I'm not particularly strong. It doesn't matter which jokes include me or which dinners I'm invited to. But it's useful to think about the people who are actually building digital rooms. We often catch glimpses of such group chats in court filings, with iMessage's familiar blue and white bubbles screenshotted and laid out as evidence. For example, a series of messages between Sean Hannity, Laura Ingraham, and Tucker Carlson are among the many chats at issue in Dominion Voting Systems' defamation lawsuit against Fox News. There was one. His tone was amusingly familiar. They complain, gossip, and jointly process the news. Carlson admits he would never say it on air. I really can't wait. ” (He sounds like a 2019 MSNBC-stained liberal!) They bitch about their colleagues at Fox. “My anger towards the news channels is palpable,” Ingraham wrote. lol. (She soothes the sentiment with an awkward digital laugh. She's just like me!) But she also acknowledges the possibility of group influence. “I think there's a lot of power between the three of us. ,” she writes, then goes on to write, “We should all consider how we can work together to force change.”
That “thinking together”, going back and forth in real time, moving toward something not specific, but very specific, is what group chats are about. There have always been closed-door meetings between powerful media figures, but they no longer happen in the proverbial smoke-filled room. They always occur more diffusely. I know of group chats where, among other things, groups of successful men exchange investment tips and sometimes act as a de facto investment group. (I'm not in that chat. Would I have more money if I were?) Like the January 6th riot, when people work together they end up breaking the law against each other. In some cases, violations are encouraged. A treasure trove of group chats enters court records. According to the Australian Financial Review, Sam Bankman-Freed was involved in a group chat called “Wire Fraud”. He denies this, but it's funny how easy it is to imagine it to be true. If a group of tech people were to orchestrate a scam, where else but chat?
Such chats don't have to be overtly malicious. Their power is often an indirect result of the tenuous social bonds that people rub against each other digitally all day long. Last March's Silicon Valley bank run can be traced, at least in part, to a group chat that included “over 200 tech founders,” as one member put it on Twitter. The man who tweeted this described his familiar experience of seeing a stressful message pop up during a bathroom break at work. Seeing the alarming chatter about the bank, he canceled the meeting and immediately urged his wife to withdraw the money. Others followed suit. One wonders what was being said in this group chat of “200+ tech founders” before the bank run. If I had to guess, it would be basically no different than my own chat. It's a jumble of links and different conversations that start and stop. I imagine people complaining about Bay Area housing policies or recommending the latest mushroom-based coffee alternative. Without realizing it, they may have built something together, even if it wasn't defined. It's a community built on shared values, interests, and hobbies, from what Hayes Valley restaurants are your favorite, and reaffirmed in the little things every day. Then someone questions the bank's solvency, someone else latches onto it, and all hell breaks loose.
People always act irrationally based on limited information, but when you have people with so much influence operating at this speed and their reactions are all intertwined with each other in one digital place, There's something special, perhaps even unprecedented, about bouncing back into the real world. The whole world can send millions of dollars in one way or another. The dynamics of a group chat – who's in and who's not – can seem like the adult version of kids fighting over the lunch table. But these power relations can determine not only who eats where, but also economic events, political events, and news of substantial imports. None of these things can be completely ruled out, and all of them are happening at lightning speed right now.

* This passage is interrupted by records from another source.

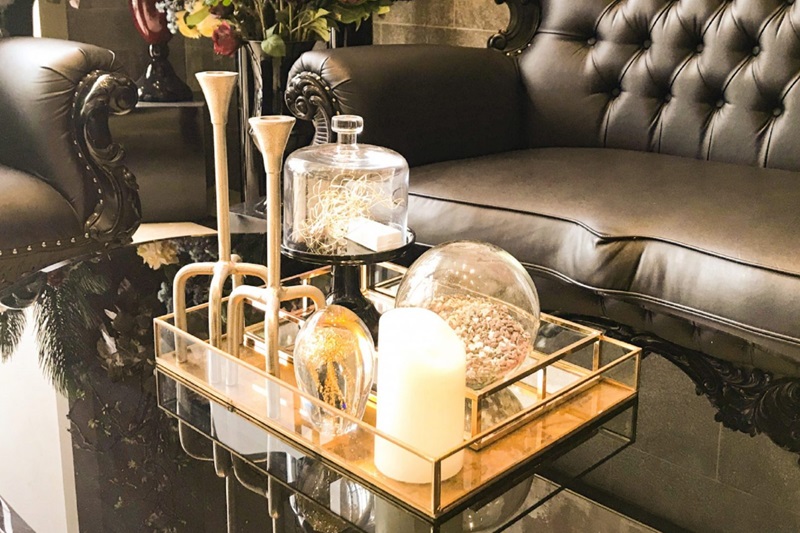 A modern hotel seating area with two grey armchairs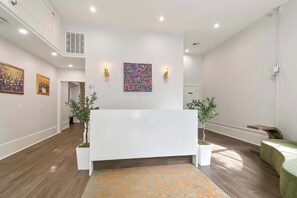 A reception area with a marble reception desk, two wall-mounted light fixtures, and two potted plants.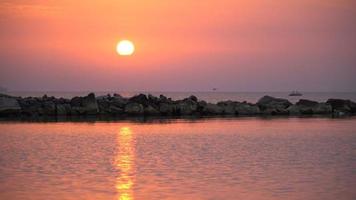 4k escénico amanecer rojo sol de fondo. video de cerca del sol naciente detrás del mar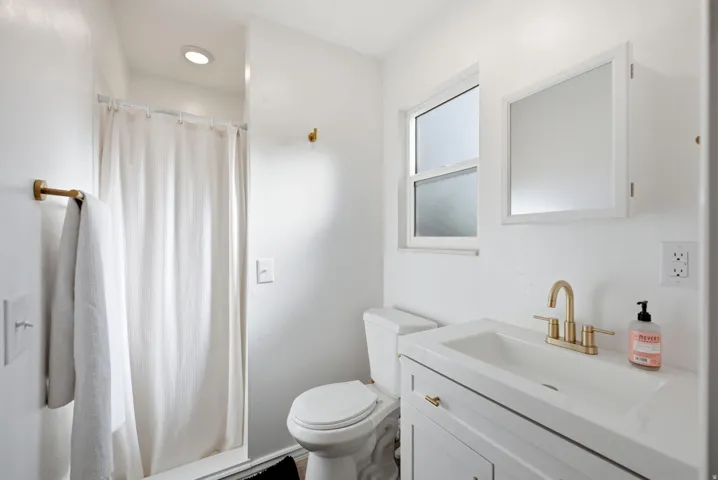 Built-in vanity with integrated sink, gold-finish faucet, and coordinating hardware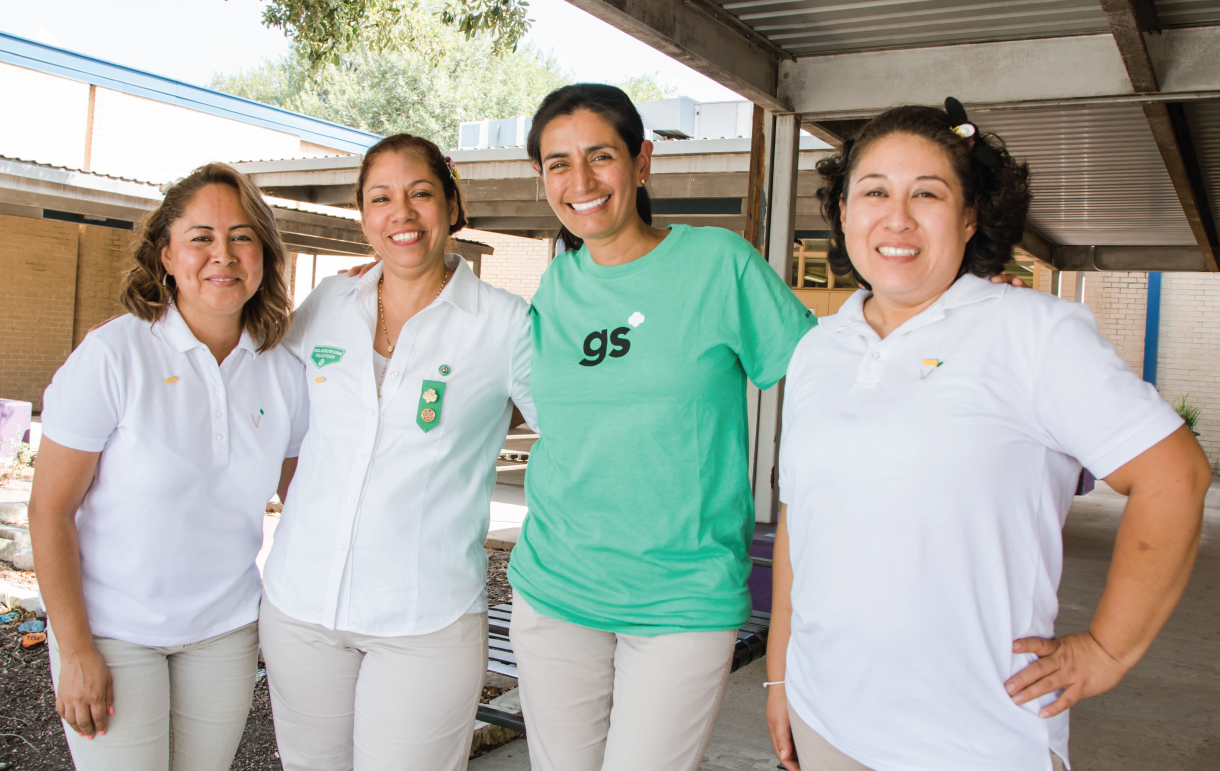 Four adult volunteers smiling linking arms and smiling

One of my favorite group chats, now defunct, was between me and two friends who suddenly became good friends. It's called the “Recently Singles' Club,” a name chosen as a sort of joke, despite the circumstances not seeming like a joke at all to us. For me, it was a sad end to a relationship that lasted nearly five years. It defined my adult life. Although we weren't discussing the reality of our newly discovered symptoms in group chats, we did discuss many things in person, sometimes over drinks, just the three of us. Looking back at our texts sent at a high clip during a strange and slightly manic spring and summer, I can see that we were doing other things. An intermittent, reliable, and steady form of low-grade company. That was something I could tolerate. Giving each other the nickname “Top Gun,” exchanging gossip and bad music recommendations, or arranging mutual listening sessions on Spotify while you're preparing for a party can mean someone is simply listening to you in the room. It's a virtual version of you just sitting next to you. Even in the midst of illness and sadness, do nothing more than just be there. Eventually the chat name was changed to reflect that we were no longer recently single. Strictly speaking, some of us were no longer single at all, but then that chat almost disappeared, replaced by other large chats, various combinations of friends.